Over the next 30 years, mosquito-borne diseases such as dengue, yellow fever and the Zika virus are on course to spread – posing a risk to half the world’s population, new research has revealed.
Two of the main disease-spreading mosquitoes – Aedes aegypti and Aedes albopictus – are forecast to significantly expand their range due to warming temperatures.
The models predict that by 2050, 49 per cent of the world’s population will live in places where these species are established if greenhouse gas emissions continue at current rates, and if they are not curbed, even greater areas will be at risk.
“If no action is taken to reduce the current rate at which the climate is warming, pockets of habitat will open up across many urban areas with vast amounts of individuals susceptible to infection,” said Moritz Kraemer, an infectious disease scientist at Boston Children’s Hospital and the University of Oxford who co-authored the new research, published in the journal Nature Microbiology.
Zika virus is considered a risk for pregnant women as it can cause birth defects in babies. After it was first identified in the 1950s, it remained present only in a narrow equatorial band in Africa and Asia. But in the 21st century the band widened and it also spread to the Americas. High rates of microcephaly were reported in parts of Brazil following the first South American Zika outbreak in 2015.
Yellow fever can cause liver damage, pain, fatigue, nausea and can result in jaundice. It is deadly in 5 per cent of cases. Since the 1980s, the number of cases of yellow fever has been increasing, while it is believed immunity has fallen. Between 6 January and 4 May 2017, Brazil reported 1,392 cases of yellow fever, with a case-fatality rate of 34.2 per cent among confirmed cases, according to the European Centre for Disease Prevention and Control.
Dengue causes flu-like symptoms, affects most Asian and Latin American countries and has become “a leading cause of hospitalisation and death among children and adults”, according to the World Health Organisation (WHO). It is difficult to gain accurate infection rates due to frequent misdiagnosis and under-reporting.
Before 1970, only nine countries had experienced severe dengue epidemics. The disease is now endemic in more than 100 countries in parts of Africa, the Americas, the eastern Mediterranean, southeast Asia and the western Pacific, according to the WHO.
The mosquitoes’ rapid regional expansion has been aided by modern human transport and trade, which will continue to facilitate their spread, the research team said.
“While their short flight ranges limit self-powered dispersal, a century of rapid human population growth and international trade has enabled their global spread,” the paper said.
“Trade in items such as tyres and potted plants have provided potential larval development habitats and have led to the intercontinental dissemination of the [mosquitoes eggs].”

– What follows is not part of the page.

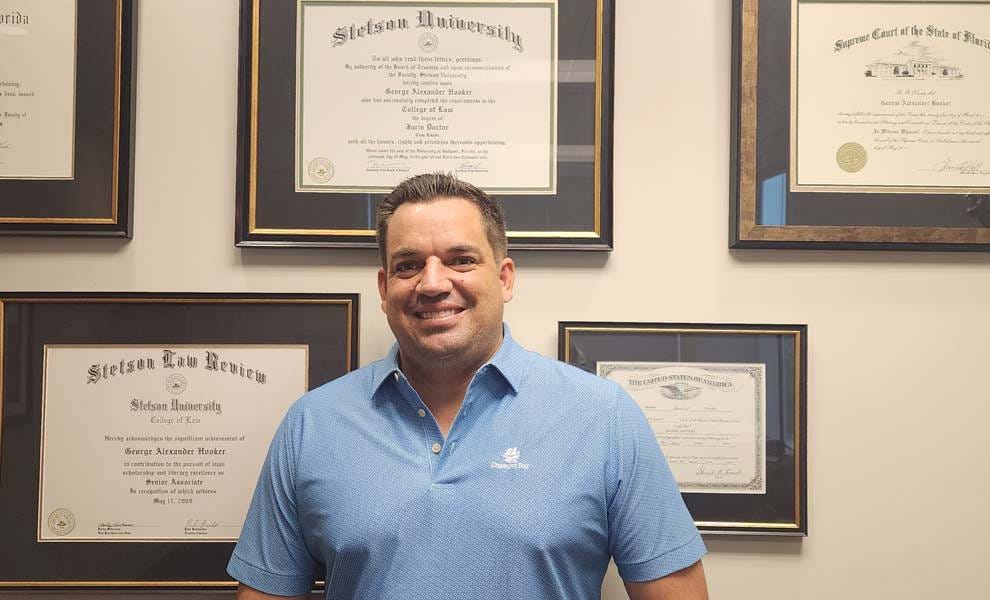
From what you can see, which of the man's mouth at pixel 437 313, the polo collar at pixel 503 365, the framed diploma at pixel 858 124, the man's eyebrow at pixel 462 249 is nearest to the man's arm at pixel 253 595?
the polo collar at pixel 503 365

The team gathered historic data on the distributions of A aegypti and A albopictus in more than 3,000 locations across Europe and the US going back as far as the 1970s and 1980s.
They also mapped the locations based on their present-day suitability as mosquito habitats, then projected their suitability in 2020, 2050 and 2080 using climate models and projections of urban growth. They also included human migration and travel patterns, using data from census and mobile phone records.

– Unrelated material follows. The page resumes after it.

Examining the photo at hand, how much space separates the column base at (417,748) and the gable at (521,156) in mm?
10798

In recent years they found A aegypti has tended to spread over long distances, while A albopictus’s spread has been more localised.
Within the US, A aegypti spread north at a relatively constant rate, about 150 miles a year. A albopictus spread most quickly between 1990 and 1995. Its advance has since slowed to about 37 miles a year.
But in Europe, A albopictus has spread faster, advancing about 62 miles a year and increasing to 93 miles a year over the past five years.
In the next five to 15 years, the models predict the spread of both species will be driven by human movement, rather than environmental changes.
But thereafter, expansion will be driven more by changes in climate, temperature and urbanisation which will create new mosquito habitats. If climate change isn’t curbed by 2050, the spread is predicted to be even greater.
“With this new work, we can start to anticipate how the transmission of diseases like dengue and Zika might be influenced by a variety of environmental changes,” said Simon Hay, director of Geospatial Science at IHME and professor of health metrics sciences at the University of Washington.
“Incorporating this information into future scenarios of risk can help policymakers predict health impacts and help guide strategies to limit the spread of these mosquito species, an essential step to reduce the disease burden.”